Seguridad activa significa prevenir
Los frenos, la dirección, las llantas, la suspensión y las luces ayudan a conservar el control y evitar un choque. El sistema antibloqueo de frenos (ABS, por Anti-lock Braking System) modula la presión para evitar que las ruedas permanezcan bloqueadas durante una frenada intensa y ayuda a conservar capacidad de dirección. Recuerda ABS como antibloqueo, no como acortador automático: no crea adherencia, no reemplaza una distancia segura y no garantiza detenerse en menos espacio sobre todas las superficies.
Un sistema de frenos con doble circuito conserva capacidad parcial si un circuito falla. Aun así, un pedal que se hunde, una luz de advertencia, vibración, desvío o ruido nuevo exige detenerse de forma segura y revisar. No normalices un cambio en la respuesta.
En la dirección, una holgura excesiva significa que el volante se mueve sin cambiar de inmediato la trayectoria. Puede indicar desgaste en terminales, rótulas u otros componentes. La dirección no debe trabarse, vibrar ni obligarte a corregir constantemente.
La suspensión mantiene las llantas en contacto con la vía. Presiona con fuerza una esquina del vehículo estacionado y suéltala: si la carrocería rebota varias veces, los amortiguadores pueden estar desgastados. Inclinación, golpes o desgaste irregular de llantas también requieren revisión.
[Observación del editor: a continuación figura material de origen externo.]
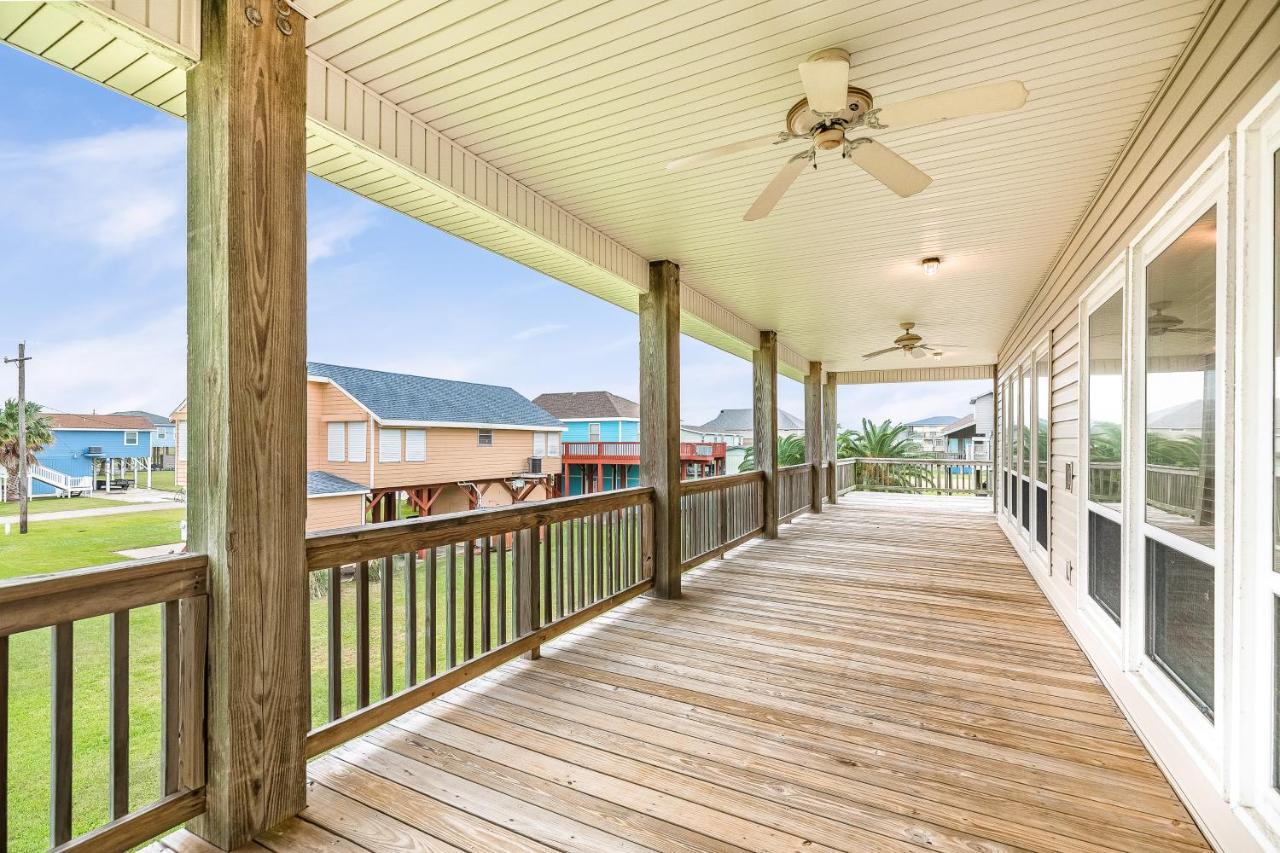 Вилла My Favorite Beach House Bolivar Peninsula Экстерьер фото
El contacto con la vía cabe en cuatro zonas pequeñas
Una profundidad de labrado inferior a 1,6 milímetros (mm) reduce especialmente el agarre en piso mojado. Un milímetro es la milésima parte de un metro; aquí se mide la profundidad de los canales que evacuan agua. Comprueba desgaste, cortes, deformaciones y objetos incrustados.
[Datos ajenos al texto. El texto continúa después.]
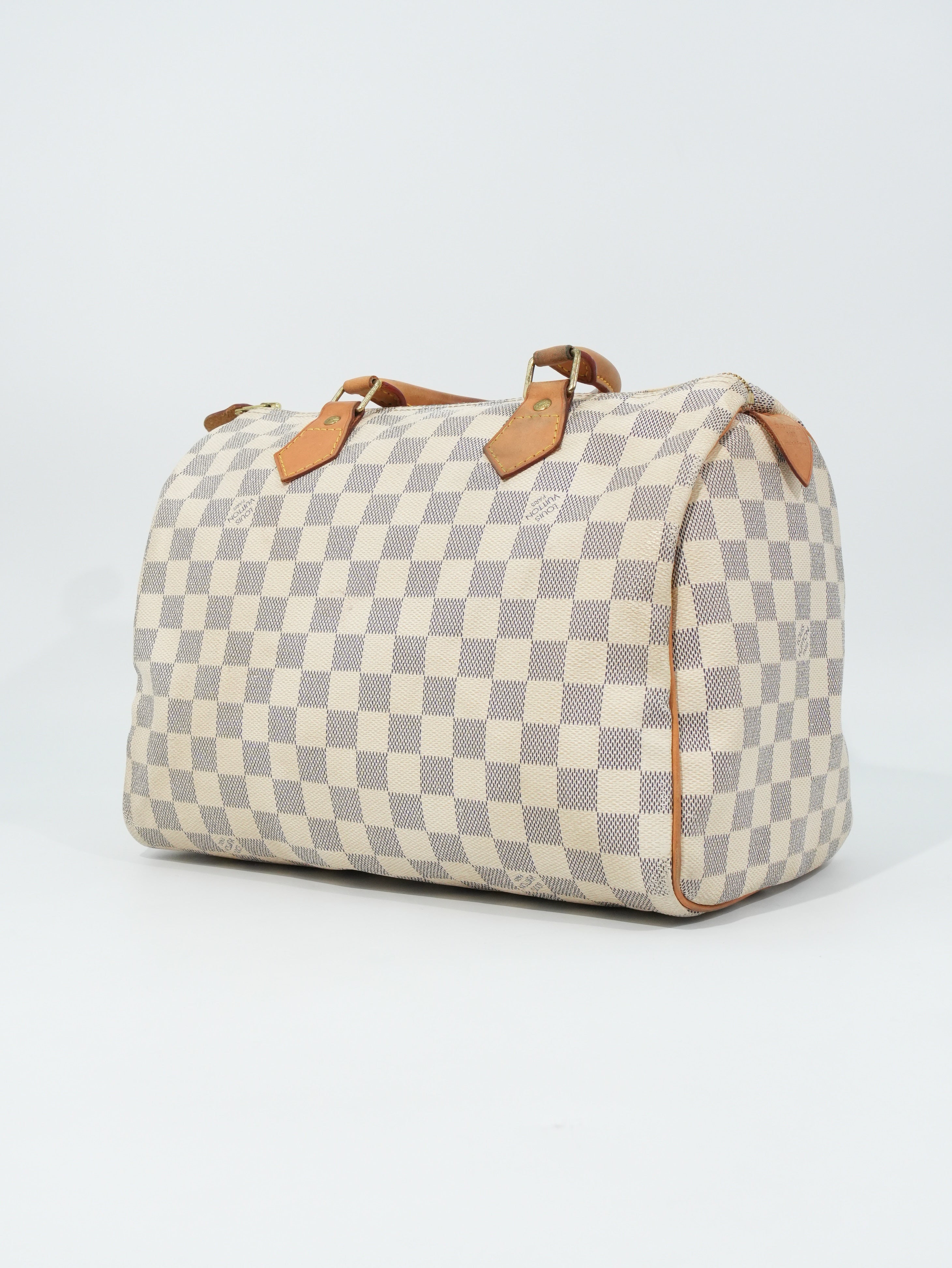 Louis Vuitton Speedy 30 Damier Azur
La presión se verifica con las llantas frías y según la especificación del fabricante. Una cifra genérica no sirve para todos los vehículos.
Ver y ser visto
Las luces comunican presencia, dirección y frenado. Los faros deben estar alineados para iluminar la vía sin apuntar a los ojos de otros usuarios. Una luz demasiado alta deslumbra y una demasiado baja reduce el campo visible.
Usa luces bajas al seguir otro vehículo y cuando se aproxima tráfico de frente. Cambia de altas a bajas con anticipación para no deslumbrar. En motocicleta, las luces delantera y trasera deben permanecer encendidas siempre que se circule por vías públicas.
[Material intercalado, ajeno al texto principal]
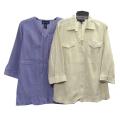 Missy 3/4 Sleeve Assorted Pullover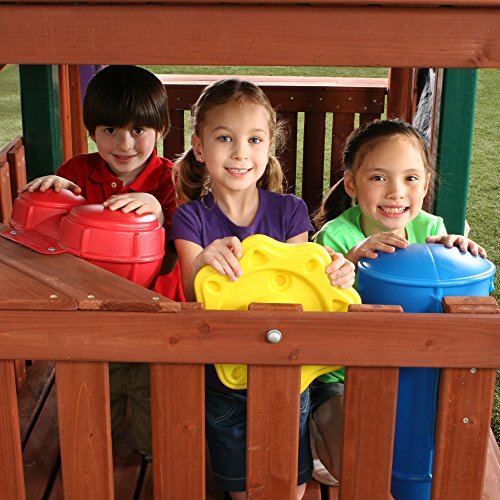 Swing-N-Slide Ne 4895 Outdoor Rhythm Band Swing Set Music Play Kit (Pack Of 3), Multi-Colored #TOP1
Luces y testigos que cambian la decisión
Las luces exteriores permiten ver, ser visto y comunicar maniobras. Las direccionales anuncian un giro o cambio de carril. Las luces de freno advierten desaceleración. Las intermitentes de emergencia advierten que el vehículo detenido representa un riesgo, pero no autorizan maniobras prohibidas.
Un testigo es una luz del tablero. Debes conocer los testigos de tu vehículo y para qué sirven. Si permanece encendida una advertencia que no reconoces, detente en un lugar seguro y consulta el manual del vehículo. La revisión preoperacional busca descubrir una anomalía antes de circular.